Nota del editor: advertimos que esta historia contiene descripciones explícitas.
En un hospital de campaña cerca de la ciudad de Bakhmut, en el este de Ucrania, bajo asedio, suena un timbre. Los pacientes comienzan a llegar.
Enfermeros y médicos se ponen de pie de un salto. Las puertas –cerradas para evitar el frío amargo– están cerradas con pernos. Segundos después, llega un tranvía.
Tendido, yace un soldado, con una pernera de sus pantalones destruida.
Lo llevaron rápidamente a una sala de triaje para estabilizarlo. Un grito de dolor proviene de detrás de la puerta cerrada.
En el pasillo, el personal desarma lo que queda de sus pantalones en busca de documentos y pruebas de lo sucedido.
Se extrae un trozo de metralla del tamaño de un dedo. El torniquete utilizado para detener la pérdida de sangre se extrae del montón.
Una vez clasificado, el desorden de tela destrozada se coloca en una bolsa de basura negra, junto con los restos de las pertenencias de otros soldados heridos de guerra.
La sangre del suelo se limpia rápidamente, pero el hedor a óxido permanece.
Más tarde, este soldado es trasladado y llevado en otro carrito a una ambulancia que lo espera.
“Frío, frío”, dice. “¿Dónde está mi pierna?”

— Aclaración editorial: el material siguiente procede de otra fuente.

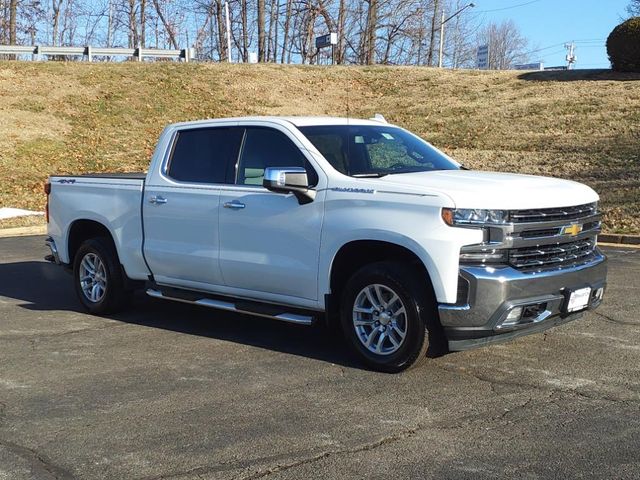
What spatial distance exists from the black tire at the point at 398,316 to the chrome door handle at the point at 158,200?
2.15 metres

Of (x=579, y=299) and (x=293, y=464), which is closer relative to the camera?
(x=293, y=464)

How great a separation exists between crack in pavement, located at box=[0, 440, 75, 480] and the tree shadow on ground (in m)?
26.5

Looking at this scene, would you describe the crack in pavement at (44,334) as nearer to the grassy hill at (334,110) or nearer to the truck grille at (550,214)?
the truck grille at (550,214)

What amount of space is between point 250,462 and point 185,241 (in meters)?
3.15

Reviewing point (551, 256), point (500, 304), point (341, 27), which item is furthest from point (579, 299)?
point (341, 27)

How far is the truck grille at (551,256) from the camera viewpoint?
5496 millimetres

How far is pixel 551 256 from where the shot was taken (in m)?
5.71

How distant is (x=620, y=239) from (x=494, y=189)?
852 cm

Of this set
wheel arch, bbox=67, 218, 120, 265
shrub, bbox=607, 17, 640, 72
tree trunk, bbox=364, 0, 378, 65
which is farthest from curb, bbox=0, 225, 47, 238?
tree trunk, bbox=364, 0, 378, 65

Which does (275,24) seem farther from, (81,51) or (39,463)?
(39,463)

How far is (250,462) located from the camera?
427cm

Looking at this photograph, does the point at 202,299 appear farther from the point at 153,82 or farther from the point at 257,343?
the point at 153,82

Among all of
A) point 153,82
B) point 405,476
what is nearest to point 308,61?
point 153,82

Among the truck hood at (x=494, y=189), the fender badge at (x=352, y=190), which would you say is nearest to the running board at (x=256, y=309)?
the fender badge at (x=352, y=190)
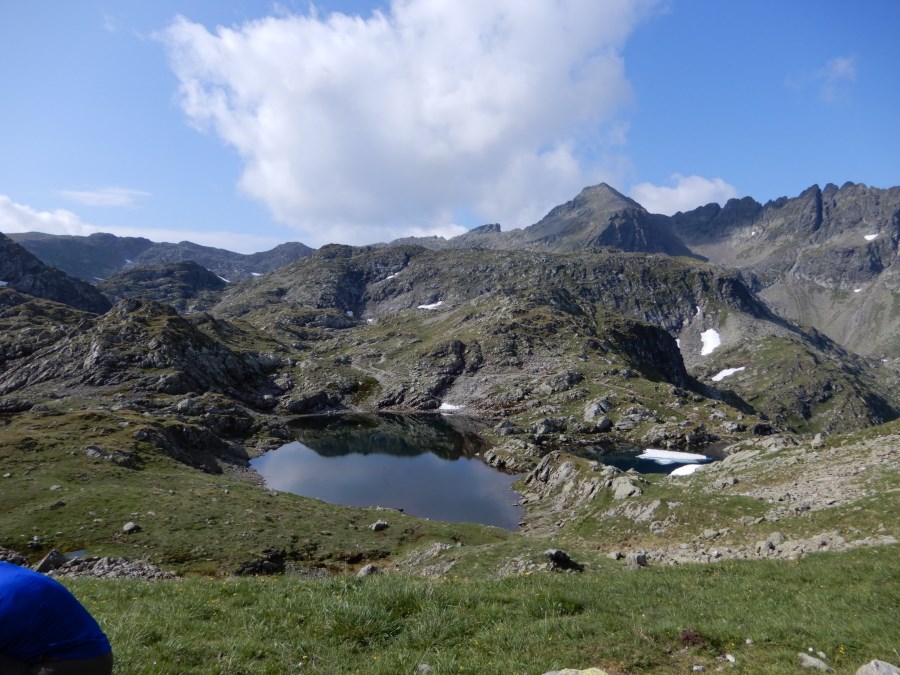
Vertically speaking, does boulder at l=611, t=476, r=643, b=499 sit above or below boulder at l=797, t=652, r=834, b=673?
below

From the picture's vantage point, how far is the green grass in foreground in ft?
31.7

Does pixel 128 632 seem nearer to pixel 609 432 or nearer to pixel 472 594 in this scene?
pixel 472 594

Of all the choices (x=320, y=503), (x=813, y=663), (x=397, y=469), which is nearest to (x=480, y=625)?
(x=813, y=663)

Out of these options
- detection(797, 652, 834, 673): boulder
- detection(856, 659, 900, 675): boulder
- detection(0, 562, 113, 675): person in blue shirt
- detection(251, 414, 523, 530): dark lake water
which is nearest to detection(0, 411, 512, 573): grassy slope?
detection(251, 414, 523, 530): dark lake water

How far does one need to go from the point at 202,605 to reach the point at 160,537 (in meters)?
32.8

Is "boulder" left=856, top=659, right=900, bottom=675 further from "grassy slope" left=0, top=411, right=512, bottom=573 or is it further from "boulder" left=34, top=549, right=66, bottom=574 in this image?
"boulder" left=34, top=549, right=66, bottom=574

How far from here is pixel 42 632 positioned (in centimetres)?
616

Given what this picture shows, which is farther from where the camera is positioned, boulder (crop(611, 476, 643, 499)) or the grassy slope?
boulder (crop(611, 476, 643, 499))

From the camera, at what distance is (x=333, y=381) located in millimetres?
181250

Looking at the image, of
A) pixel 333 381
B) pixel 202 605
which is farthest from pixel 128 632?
pixel 333 381

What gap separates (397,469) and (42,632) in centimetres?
9718

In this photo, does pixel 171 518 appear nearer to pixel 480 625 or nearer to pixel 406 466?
pixel 480 625

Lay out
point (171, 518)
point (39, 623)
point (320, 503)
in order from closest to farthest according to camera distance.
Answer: point (39, 623), point (171, 518), point (320, 503)

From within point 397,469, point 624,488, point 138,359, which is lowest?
point 397,469
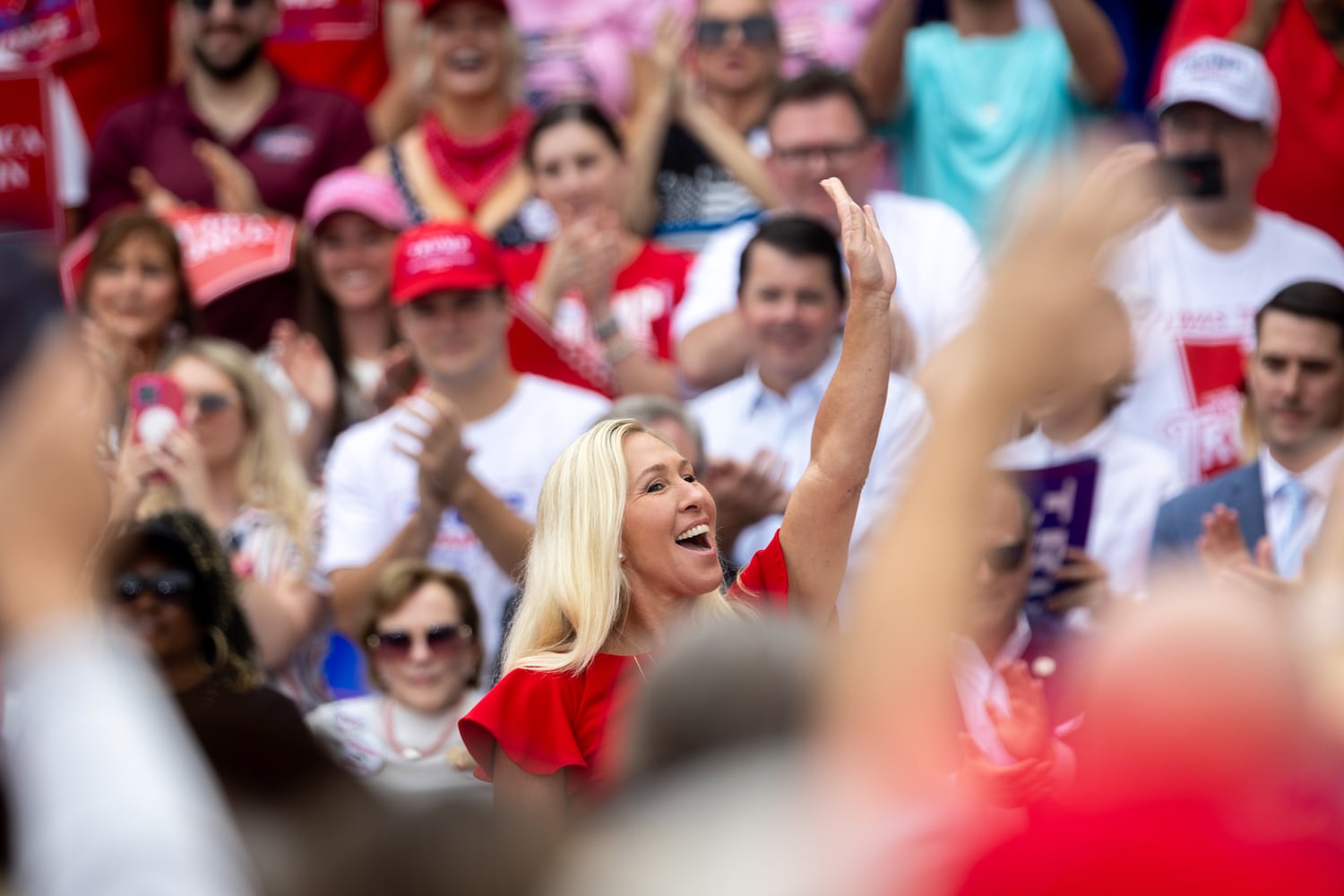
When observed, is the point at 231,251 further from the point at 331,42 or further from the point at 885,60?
the point at 885,60

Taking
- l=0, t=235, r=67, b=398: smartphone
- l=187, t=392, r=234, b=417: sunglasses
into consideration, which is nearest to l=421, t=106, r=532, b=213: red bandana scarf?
l=187, t=392, r=234, b=417: sunglasses

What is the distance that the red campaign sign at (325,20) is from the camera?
8.56 metres

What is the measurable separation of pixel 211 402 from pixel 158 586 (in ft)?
5.73

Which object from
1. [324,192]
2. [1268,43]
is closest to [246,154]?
[324,192]

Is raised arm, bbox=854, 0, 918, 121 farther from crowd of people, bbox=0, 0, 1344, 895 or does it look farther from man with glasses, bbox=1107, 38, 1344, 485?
man with glasses, bbox=1107, 38, 1344, 485

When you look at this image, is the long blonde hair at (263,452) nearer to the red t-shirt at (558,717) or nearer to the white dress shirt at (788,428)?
the white dress shirt at (788,428)

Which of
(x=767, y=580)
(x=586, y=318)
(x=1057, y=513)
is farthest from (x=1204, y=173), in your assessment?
(x=767, y=580)

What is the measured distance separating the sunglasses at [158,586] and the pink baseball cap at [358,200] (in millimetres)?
2412

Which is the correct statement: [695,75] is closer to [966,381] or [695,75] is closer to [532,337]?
[532,337]

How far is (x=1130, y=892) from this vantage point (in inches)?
63.4

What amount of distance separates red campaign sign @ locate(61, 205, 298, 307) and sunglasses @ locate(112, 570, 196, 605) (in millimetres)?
2502

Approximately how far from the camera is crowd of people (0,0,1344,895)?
1702 mm

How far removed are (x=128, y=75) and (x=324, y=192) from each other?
2.33 metres

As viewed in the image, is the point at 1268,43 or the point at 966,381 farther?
the point at 1268,43
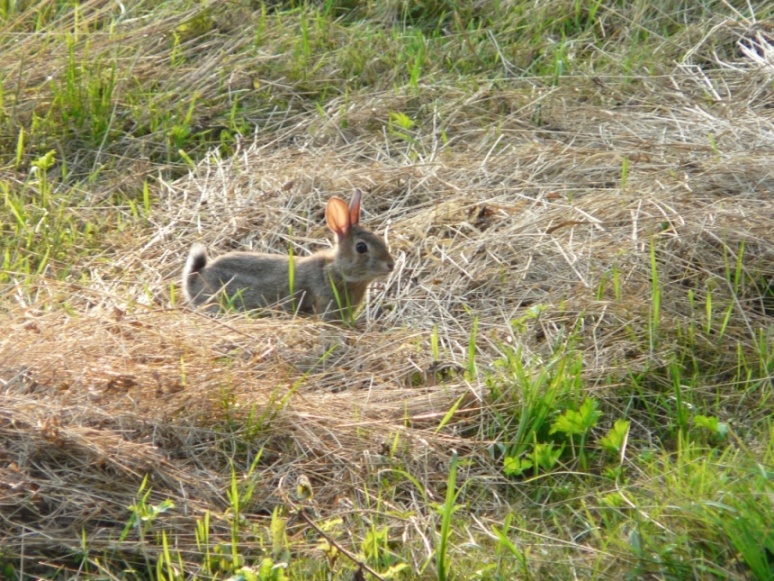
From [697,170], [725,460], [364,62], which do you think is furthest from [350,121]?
[725,460]

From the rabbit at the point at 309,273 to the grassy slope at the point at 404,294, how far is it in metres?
0.15

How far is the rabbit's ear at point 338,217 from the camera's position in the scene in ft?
18.1

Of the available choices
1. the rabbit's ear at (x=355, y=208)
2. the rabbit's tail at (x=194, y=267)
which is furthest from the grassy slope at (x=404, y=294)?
the rabbit's ear at (x=355, y=208)

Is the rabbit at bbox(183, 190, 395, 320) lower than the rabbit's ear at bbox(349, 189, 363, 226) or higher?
lower

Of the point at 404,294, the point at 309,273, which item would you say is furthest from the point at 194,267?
the point at 404,294

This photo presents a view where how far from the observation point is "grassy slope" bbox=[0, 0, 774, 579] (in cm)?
359

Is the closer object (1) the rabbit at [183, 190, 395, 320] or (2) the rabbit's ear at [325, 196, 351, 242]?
(1) the rabbit at [183, 190, 395, 320]

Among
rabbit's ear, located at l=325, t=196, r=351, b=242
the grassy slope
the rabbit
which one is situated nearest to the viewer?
the grassy slope

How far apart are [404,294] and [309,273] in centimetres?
49

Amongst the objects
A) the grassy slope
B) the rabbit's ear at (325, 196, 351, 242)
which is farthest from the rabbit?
the grassy slope

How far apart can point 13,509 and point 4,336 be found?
37.3 inches

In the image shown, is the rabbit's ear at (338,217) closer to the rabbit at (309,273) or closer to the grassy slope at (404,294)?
the rabbit at (309,273)

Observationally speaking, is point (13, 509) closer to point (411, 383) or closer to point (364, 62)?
point (411, 383)

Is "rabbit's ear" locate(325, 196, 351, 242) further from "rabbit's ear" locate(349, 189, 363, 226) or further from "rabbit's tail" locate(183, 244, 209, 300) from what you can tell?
"rabbit's tail" locate(183, 244, 209, 300)
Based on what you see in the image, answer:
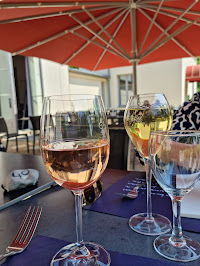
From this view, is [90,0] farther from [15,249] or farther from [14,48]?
[15,249]

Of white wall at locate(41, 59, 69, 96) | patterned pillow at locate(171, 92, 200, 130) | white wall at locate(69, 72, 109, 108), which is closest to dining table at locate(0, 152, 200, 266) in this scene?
patterned pillow at locate(171, 92, 200, 130)

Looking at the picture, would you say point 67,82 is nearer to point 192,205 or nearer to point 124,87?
point 124,87

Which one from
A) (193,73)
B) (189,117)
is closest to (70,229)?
(189,117)

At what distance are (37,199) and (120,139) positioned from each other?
971 millimetres

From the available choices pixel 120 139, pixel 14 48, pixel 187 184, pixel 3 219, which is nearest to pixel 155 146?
pixel 187 184

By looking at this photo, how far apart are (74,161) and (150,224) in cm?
27

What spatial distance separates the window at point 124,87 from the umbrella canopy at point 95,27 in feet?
30.5

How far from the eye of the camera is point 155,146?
451 millimetres

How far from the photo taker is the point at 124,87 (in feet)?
45.4

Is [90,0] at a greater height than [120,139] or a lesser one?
greater

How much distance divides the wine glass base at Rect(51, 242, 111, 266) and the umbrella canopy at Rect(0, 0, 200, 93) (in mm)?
2204

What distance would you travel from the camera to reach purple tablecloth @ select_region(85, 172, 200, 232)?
561 mm

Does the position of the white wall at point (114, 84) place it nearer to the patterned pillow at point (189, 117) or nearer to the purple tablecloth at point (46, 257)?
the patterned pillow at point (189, 117)

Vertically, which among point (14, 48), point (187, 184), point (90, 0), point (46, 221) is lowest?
point (46, 221)
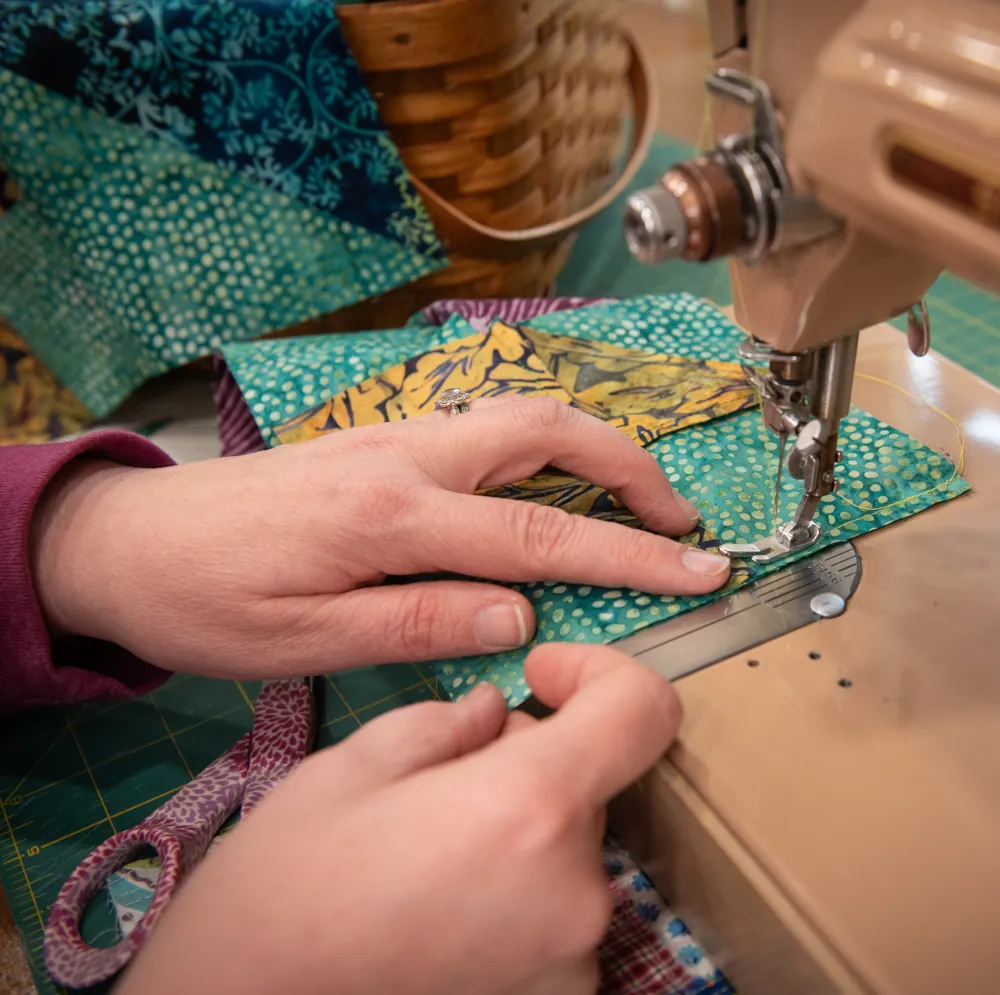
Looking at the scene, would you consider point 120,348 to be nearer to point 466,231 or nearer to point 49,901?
point 466,231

Afuera, soldados de rostro ceniciento salen de la parte trasera de un camión del ejército. Se mueven lentamente, algunos cojeando, a través de las puertas del atestado hospital de campaña.
Se lleva a cabo una clasificación rápida, sus lesiones se anotan en portapapeles. Esperan en silencio a que los atiendan y luego los trasladan a hospitales mejor equipados más alejados del frente.
Con rostros hoscos y exhaustos, los heridos que caminan salen a fumar. Algunos tienen conmociones cerebrales, otros tienen moretones, dice un soldado llamado Vasyl.
“Tuve una conmoción cerebral fuerte un par de veces. Mi hombro estaba magullado porque me golpeó una pared. Y me duelen las costillas, el pecho”, dice antes de que nuestra conversación sea interrumpida por la llegada de otra ambulancia.
Los pacientes, brevemente aquí, son acompañados y vigilados por sacerdotes visitantes. Se reza en el pasillo por los que están peor, con miembros desgarrados y destrozados.
Día y noche, las víctimas llegan a raudales, y los médicos hacen lo que pueden.
“Necesitamos armas, y las necesitamos ahora. No el próximo mes, ahora”, dice un portero, en un breve descanso del traslado de pacientes.
Camillas ensangrentadas, guantes médicos desechados y "mantas espaciales" de aluminio cubren el suelo.
Aquí la guerra es demasiado real, las bajas inevitables.